Render every line of the records below as a numbered list, skipping blank lines and omitting any line that marks a picture.

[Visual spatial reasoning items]
**********

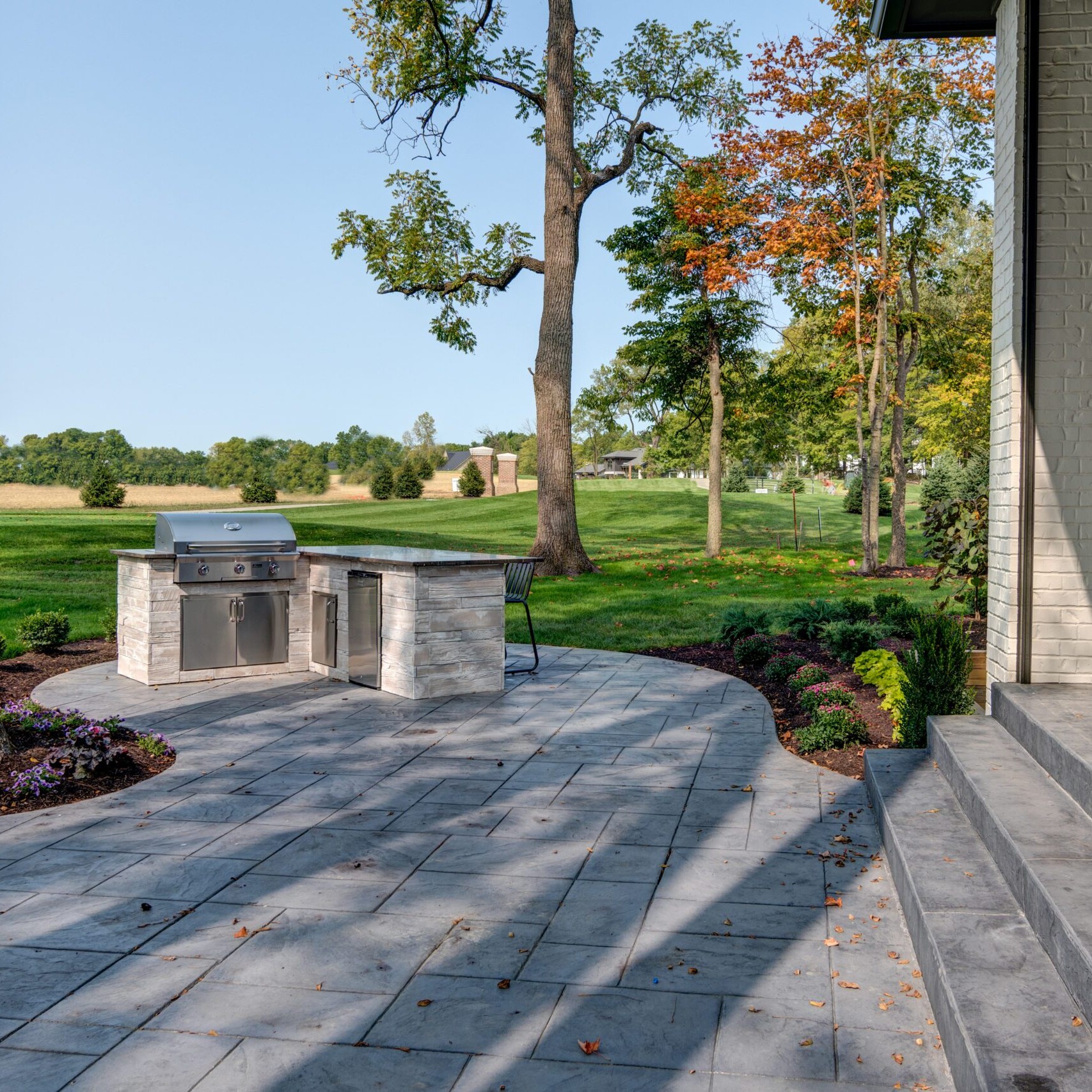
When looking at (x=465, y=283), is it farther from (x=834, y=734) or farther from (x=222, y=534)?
(x=834, y=734)

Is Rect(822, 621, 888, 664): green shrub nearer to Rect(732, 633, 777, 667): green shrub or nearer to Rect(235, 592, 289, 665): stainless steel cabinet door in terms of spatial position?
Rect(732, 633, 777, 667): green shrub

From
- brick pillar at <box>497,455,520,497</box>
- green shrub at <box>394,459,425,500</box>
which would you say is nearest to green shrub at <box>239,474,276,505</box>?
green shrub at <box>394,459,425,500</box>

**********

SOLUTION TO THIS TASK.
1. When looking at (x=465, y=283), is it farther from (x=834, y=734) or farther from (x=222, y=534)?
2. (x=834, y=734)
3. Is Rect(822, 621, 888, 664): green shrub nearer to Rect(732, 633, 777, 667): green shrub or nearer to Rect(235, 592, 289, 665): stainless steel cabinet door in terms of spatial position?
4. Rect(732, 633, 777, 667): green shrub
5. From
6. - brick pillar at <box>497,455,520,497</box>
7. - green shrub at <box>394,459,425,500</box>
8. which would you say is nearest to green shrub at <box>239,474,276,505</box>?
9. green shrub at <box>394,459,425,500</box>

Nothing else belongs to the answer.